> **Required work**:
Check each line of the entries below for the word "this", then state how many lines have it and nothing more.

> **Dataset excerpts**:

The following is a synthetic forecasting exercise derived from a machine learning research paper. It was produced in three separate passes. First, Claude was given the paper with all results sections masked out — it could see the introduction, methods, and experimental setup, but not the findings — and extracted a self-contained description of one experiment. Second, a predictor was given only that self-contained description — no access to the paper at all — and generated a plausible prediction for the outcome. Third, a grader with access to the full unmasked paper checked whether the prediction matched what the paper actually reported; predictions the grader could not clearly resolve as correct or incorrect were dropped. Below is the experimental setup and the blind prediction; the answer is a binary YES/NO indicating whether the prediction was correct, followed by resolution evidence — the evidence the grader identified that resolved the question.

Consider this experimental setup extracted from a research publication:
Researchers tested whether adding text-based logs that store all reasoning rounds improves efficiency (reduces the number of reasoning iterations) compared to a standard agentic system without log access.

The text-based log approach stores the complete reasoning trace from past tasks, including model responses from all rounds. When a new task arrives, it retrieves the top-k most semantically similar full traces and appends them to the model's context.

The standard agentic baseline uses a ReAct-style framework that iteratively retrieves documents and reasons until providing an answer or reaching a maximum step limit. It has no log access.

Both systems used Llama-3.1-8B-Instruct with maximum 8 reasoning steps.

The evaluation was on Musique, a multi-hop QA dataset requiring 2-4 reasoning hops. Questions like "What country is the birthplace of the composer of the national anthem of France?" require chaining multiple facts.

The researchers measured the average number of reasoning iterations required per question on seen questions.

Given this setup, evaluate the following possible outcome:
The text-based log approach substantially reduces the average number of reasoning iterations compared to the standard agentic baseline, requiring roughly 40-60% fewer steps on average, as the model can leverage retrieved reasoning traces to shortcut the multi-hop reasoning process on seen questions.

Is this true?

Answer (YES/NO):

> **Your response**:
3